§ Die Aufgabe
Schreib den Textausschnitt über das Würzburger Sozialkaufhaus dort weiter, wo er aufhört.

Das sprach sich herum, und dann kamen die Schnäppchenjäger, die Sammler, die Profis. Mittlerweile arbeitet ‚BRAUCHBARs SOZIALKAUFHAUS’ mit ehrenamtlichen Fachleuten zusammen, die im Zweifelsfall einen Artikel begutachten. „Dieses Bild“ – Mayer zeigt auf ein Gemälde im Goldrahmen – „hätten wir für einige Tausend Euro verkaufen können.“ Und dann öffnet er einen Safe: „Das gleiche gilt für diese Madonnen-Figur.“ Aus einer Haushaltsauflösung stammend, wurde sie bewertet und wartet nun auf einen Abnehmer. „Natürlich zu einem angemessenen Preis, der dem ‚BRAUCHBAR’ zugute kommt.“ Keine Versuchung für ihn? Mayer lacht. Gitarren seien vor ihm nicht sicher. Aber wie jeder andere Mitarbeitende auch zahlt er dann den festgelegten Preis abzüglich eines Rabattes für Mitarbeitende.

03.08.2021
Daniel Wagner / Diakonie Bayern

„Doch solche Geschichten sind die Ausnahmen“, sagt Mayer. Er führt den Besucher vorbei an Regalen mit Dutzenden Plüschbären und hunderten getöpferten Fröschen in das eigentliche Geschäft. „Wenn wir die Möglichkeit haben, kaufen wir mittlerweile auch Insolvenzmassen auf.“ Säuberlich sortiert, ausgepreist und präsentiert landet hier das, was die Würzburger gespendet haben. Kleidung, Geschirr, Möbel. Sortiert und präsentiert wie in einem Kaufhaus. Mit Platz für die Ware und Platz für die Kunden. Vor den Fensterfronten sind aus gebrauchten Möbeln kleine Wohnwelten aufgebaut, ein Mix aus Möbelhäusern der letzten drei Jahrzehnte. Jugendzimmer aus hellem Holz neben dunklem Gelsenkirchener Barock.

§ Die Einträge

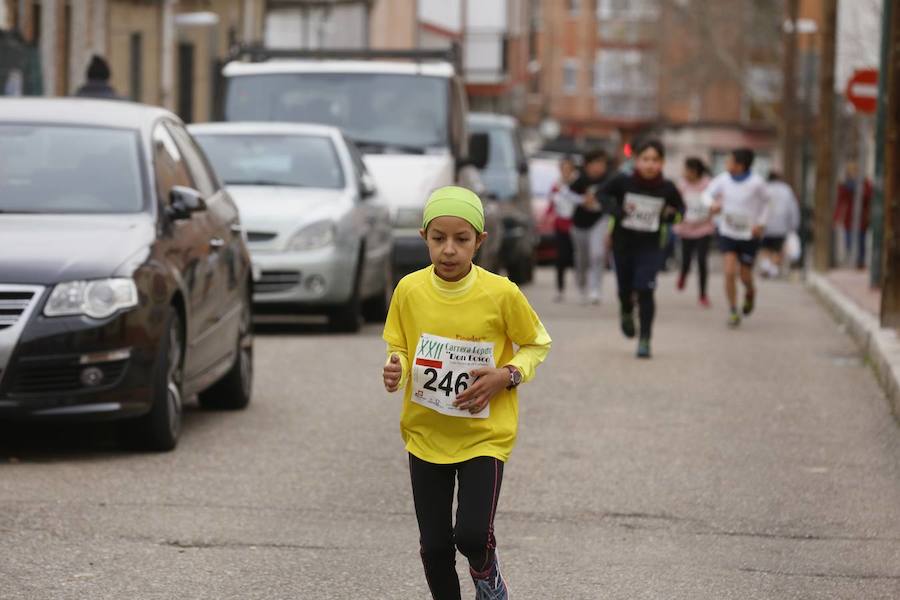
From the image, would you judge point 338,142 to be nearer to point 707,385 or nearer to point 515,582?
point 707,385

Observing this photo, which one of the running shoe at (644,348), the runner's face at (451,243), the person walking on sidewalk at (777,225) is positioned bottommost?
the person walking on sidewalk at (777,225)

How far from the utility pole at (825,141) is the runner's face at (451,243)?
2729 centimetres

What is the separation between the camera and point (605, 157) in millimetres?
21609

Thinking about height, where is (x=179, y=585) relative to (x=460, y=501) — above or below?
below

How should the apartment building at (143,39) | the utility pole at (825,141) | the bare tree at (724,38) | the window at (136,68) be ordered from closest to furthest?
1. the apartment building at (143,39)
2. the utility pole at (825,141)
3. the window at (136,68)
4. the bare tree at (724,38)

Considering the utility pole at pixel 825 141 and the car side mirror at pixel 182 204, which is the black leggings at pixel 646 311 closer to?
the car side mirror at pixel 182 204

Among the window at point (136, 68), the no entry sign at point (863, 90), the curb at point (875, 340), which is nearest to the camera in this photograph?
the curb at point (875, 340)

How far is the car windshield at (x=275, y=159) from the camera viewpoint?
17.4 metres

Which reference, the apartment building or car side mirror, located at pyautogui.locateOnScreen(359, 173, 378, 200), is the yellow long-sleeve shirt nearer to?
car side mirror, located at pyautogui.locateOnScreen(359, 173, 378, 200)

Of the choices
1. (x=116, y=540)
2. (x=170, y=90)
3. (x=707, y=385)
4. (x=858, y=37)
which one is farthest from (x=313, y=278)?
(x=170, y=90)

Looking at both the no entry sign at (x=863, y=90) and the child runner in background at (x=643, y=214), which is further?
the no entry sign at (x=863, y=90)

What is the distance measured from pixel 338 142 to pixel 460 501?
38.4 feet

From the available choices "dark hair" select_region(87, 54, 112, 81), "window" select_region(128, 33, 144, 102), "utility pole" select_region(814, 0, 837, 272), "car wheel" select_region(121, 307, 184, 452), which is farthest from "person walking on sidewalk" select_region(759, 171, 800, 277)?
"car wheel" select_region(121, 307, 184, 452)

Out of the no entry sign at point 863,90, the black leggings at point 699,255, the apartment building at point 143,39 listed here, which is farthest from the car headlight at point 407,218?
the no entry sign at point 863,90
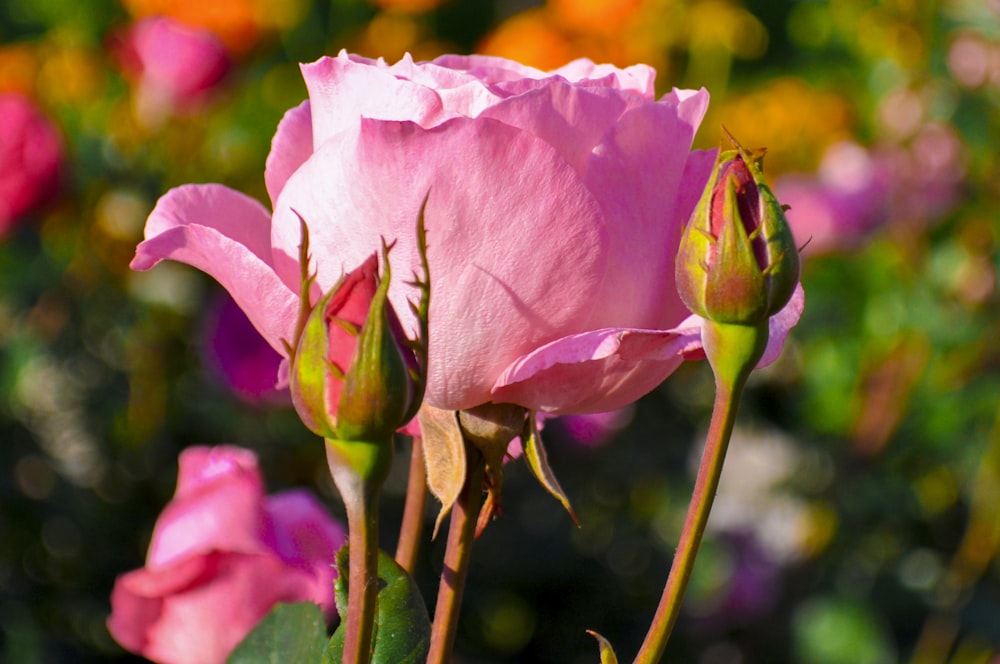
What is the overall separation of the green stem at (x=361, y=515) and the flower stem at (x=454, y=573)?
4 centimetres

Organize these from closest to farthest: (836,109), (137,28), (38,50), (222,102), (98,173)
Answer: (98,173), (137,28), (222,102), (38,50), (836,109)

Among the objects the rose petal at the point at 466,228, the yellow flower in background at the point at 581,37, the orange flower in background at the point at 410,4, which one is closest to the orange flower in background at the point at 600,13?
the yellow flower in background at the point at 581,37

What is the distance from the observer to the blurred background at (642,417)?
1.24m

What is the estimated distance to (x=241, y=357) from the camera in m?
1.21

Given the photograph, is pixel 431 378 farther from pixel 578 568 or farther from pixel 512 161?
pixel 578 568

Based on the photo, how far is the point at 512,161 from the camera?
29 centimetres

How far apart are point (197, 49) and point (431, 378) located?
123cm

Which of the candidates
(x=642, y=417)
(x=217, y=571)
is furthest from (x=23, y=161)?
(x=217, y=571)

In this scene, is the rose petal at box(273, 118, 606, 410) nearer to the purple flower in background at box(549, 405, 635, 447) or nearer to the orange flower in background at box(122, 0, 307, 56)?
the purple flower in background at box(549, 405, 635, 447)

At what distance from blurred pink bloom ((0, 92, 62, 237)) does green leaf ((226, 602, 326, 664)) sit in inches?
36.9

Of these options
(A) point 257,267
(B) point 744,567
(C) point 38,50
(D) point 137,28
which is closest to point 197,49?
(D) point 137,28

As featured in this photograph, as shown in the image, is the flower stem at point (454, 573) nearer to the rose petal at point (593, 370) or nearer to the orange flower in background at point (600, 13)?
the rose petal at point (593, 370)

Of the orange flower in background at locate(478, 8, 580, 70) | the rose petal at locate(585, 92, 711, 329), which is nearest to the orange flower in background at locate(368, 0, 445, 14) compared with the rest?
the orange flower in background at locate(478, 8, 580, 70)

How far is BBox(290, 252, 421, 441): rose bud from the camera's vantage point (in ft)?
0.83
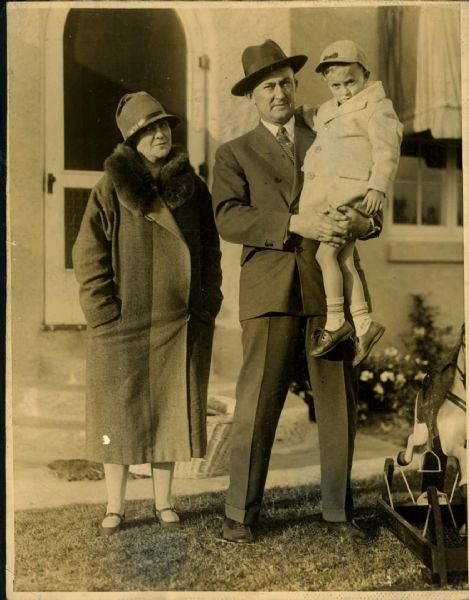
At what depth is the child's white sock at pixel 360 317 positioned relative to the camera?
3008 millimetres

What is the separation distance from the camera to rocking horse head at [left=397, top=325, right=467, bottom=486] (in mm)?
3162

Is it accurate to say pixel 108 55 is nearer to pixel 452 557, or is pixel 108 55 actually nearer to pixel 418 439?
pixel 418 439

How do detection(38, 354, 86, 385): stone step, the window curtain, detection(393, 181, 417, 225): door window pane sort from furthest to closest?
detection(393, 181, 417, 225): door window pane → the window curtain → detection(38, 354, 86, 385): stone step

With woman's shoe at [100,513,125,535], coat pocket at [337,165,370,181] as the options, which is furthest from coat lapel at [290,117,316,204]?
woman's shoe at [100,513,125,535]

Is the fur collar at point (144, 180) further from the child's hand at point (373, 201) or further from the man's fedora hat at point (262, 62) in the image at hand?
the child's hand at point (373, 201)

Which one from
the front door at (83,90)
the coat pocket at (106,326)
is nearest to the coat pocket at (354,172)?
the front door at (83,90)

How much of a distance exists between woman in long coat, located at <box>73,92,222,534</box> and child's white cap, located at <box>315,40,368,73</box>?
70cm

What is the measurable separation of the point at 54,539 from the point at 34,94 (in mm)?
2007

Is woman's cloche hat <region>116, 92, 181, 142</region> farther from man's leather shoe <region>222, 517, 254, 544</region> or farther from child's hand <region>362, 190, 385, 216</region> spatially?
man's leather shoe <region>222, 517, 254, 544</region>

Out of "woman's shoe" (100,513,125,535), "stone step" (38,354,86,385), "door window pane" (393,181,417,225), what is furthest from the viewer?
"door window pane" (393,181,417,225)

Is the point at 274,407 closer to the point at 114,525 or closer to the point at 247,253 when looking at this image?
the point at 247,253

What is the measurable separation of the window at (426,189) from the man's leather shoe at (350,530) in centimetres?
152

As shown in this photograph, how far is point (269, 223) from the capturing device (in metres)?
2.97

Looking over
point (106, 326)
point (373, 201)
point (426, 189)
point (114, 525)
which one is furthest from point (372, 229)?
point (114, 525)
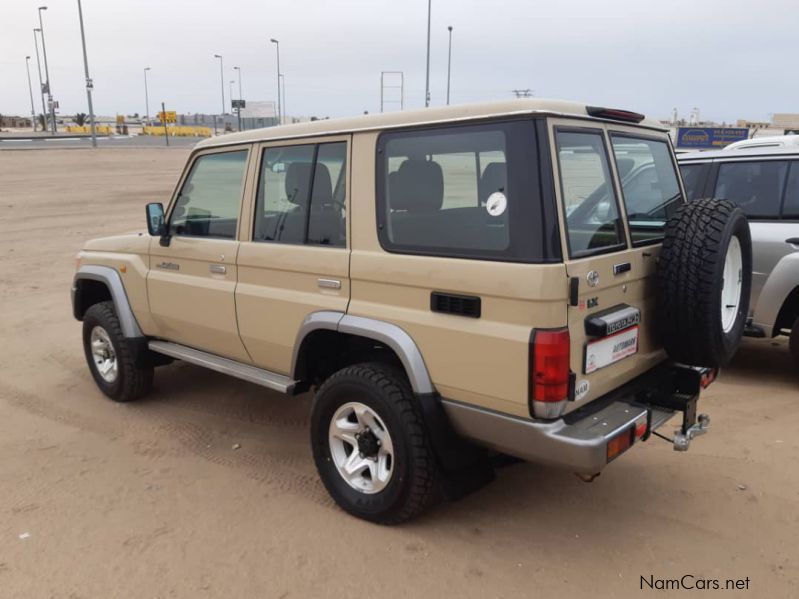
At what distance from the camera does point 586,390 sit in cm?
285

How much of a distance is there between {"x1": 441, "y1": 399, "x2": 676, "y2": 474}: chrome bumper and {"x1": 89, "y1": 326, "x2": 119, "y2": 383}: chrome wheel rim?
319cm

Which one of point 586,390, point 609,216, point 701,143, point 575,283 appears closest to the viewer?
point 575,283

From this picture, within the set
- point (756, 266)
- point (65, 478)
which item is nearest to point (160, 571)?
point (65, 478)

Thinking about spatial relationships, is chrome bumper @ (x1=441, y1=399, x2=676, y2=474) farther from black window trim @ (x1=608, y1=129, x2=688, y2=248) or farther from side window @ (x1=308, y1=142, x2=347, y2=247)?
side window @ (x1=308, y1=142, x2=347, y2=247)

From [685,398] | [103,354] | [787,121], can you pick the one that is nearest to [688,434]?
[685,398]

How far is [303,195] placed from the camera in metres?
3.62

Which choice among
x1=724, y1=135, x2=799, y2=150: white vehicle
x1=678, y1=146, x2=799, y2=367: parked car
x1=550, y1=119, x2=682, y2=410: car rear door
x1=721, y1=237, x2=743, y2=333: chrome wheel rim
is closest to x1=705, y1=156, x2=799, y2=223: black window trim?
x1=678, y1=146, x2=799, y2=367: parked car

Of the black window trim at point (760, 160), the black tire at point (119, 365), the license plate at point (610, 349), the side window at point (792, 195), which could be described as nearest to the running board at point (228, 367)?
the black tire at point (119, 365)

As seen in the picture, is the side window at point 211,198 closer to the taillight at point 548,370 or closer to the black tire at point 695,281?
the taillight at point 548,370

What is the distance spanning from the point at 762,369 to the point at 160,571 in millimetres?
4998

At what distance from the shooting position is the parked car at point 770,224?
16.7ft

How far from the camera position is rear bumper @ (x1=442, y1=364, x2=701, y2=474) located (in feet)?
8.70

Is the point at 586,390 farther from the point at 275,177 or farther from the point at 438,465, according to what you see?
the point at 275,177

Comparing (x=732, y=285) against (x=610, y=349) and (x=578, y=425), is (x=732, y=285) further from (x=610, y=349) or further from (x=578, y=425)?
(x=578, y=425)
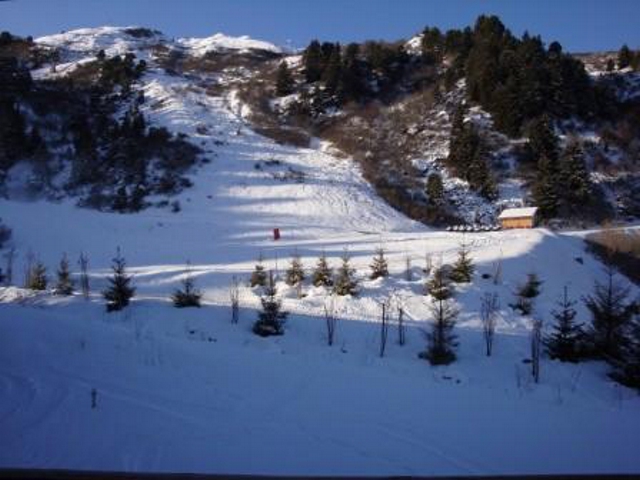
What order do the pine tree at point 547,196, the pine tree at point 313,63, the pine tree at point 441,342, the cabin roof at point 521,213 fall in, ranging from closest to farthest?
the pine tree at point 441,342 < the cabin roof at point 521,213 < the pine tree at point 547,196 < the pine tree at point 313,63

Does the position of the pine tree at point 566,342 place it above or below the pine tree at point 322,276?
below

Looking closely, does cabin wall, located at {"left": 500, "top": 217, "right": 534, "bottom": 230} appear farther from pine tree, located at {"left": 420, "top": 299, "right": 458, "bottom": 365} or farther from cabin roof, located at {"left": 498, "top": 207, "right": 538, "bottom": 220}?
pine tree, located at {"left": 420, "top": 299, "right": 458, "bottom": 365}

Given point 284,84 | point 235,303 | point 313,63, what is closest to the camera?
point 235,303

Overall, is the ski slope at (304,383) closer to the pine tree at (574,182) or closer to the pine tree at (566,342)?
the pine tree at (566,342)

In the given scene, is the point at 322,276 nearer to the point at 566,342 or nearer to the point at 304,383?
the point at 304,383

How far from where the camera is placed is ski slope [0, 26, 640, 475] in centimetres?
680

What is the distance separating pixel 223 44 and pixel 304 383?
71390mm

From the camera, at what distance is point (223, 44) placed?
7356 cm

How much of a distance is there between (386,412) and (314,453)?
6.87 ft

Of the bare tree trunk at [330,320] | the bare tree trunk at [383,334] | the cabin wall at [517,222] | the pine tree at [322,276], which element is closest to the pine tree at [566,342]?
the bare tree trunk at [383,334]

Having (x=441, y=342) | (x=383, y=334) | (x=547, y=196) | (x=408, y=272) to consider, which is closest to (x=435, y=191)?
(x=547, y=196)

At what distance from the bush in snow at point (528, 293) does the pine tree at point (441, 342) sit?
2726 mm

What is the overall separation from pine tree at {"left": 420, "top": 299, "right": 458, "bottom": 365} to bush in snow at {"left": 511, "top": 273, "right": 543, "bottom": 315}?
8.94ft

§ Das Ergebnis
„Diese Sachen werden wir leider nicht mehr so gut los, seit dem die US Army abgezogen ist. Die amerikanischen Soldaten mochten diese Sachen, haben hier eingekauft und die Möbel in die Staaten verschiffen lassen.“ Die Kundenstruktur? „Ein bunt gemischtes Publikum“, sagt Mayer. „Angefangen von Menschen mit Migrationshintergrund, die besonders von Armut betroffen sind, bis hin zur sogenannten Mittelschicht.“ Aber die Wirtschaftskrise, nein, die würden sie hier noch nicht spüren. „Aber das wird noch kommen, da bin ich mir sicher.“

Hilfe für Menschen - Hilfe für die Umwelt

Und dann fährt Mayer in die ‚Pfundgrube’, ein altes Lagerhaus am Rande von Würzburg, „aber mit guter Bus-Anbindung“, wie Mayer betont. Und hier, im Keller, ist dann für viele Artikel Endstation: Ein Pfund Ware kostet 50 Cent, und es gibt Kleidung, Elektrogeräte, Möbel und Bücher. Es ist die Ware, die es in die anderen Filialen nicht mehr schafft. „Erst was hier nicht mehr geht, kommt wirklich auf den Müll“, sagt Mayer. Es ist die Wegwerfgesellschaft, der Überfluss, der die Regale der ‚BRAUCHBAR’-Läden füllt, und es ist der Anspruch, etwas gegen diese Mentalität zu tun, die Hartfried Groksch, Robert Mayer und ihr Team antreiben.

Zuviel wird weggeschmissen, was anderen Menschen noch nutzen können. „Und das in mehrerer Hinsicht“, sagt Mayer und prüft mit einem kurzen Blick die Präsentation der Schuhe in der ‚Pfundgrube’. „Wir schaffen Arbeitsplätze für Menschen, die auf dem sogenannten ersten Arbeitsmarkt gegenwärtig keine Chance haben. Wir ermöglichen denjenigen, die auf Hilfe angewiesen sind, günstig einzukaufen.“ Und nicht zuletzt, betont er, helfe man der Umwelt.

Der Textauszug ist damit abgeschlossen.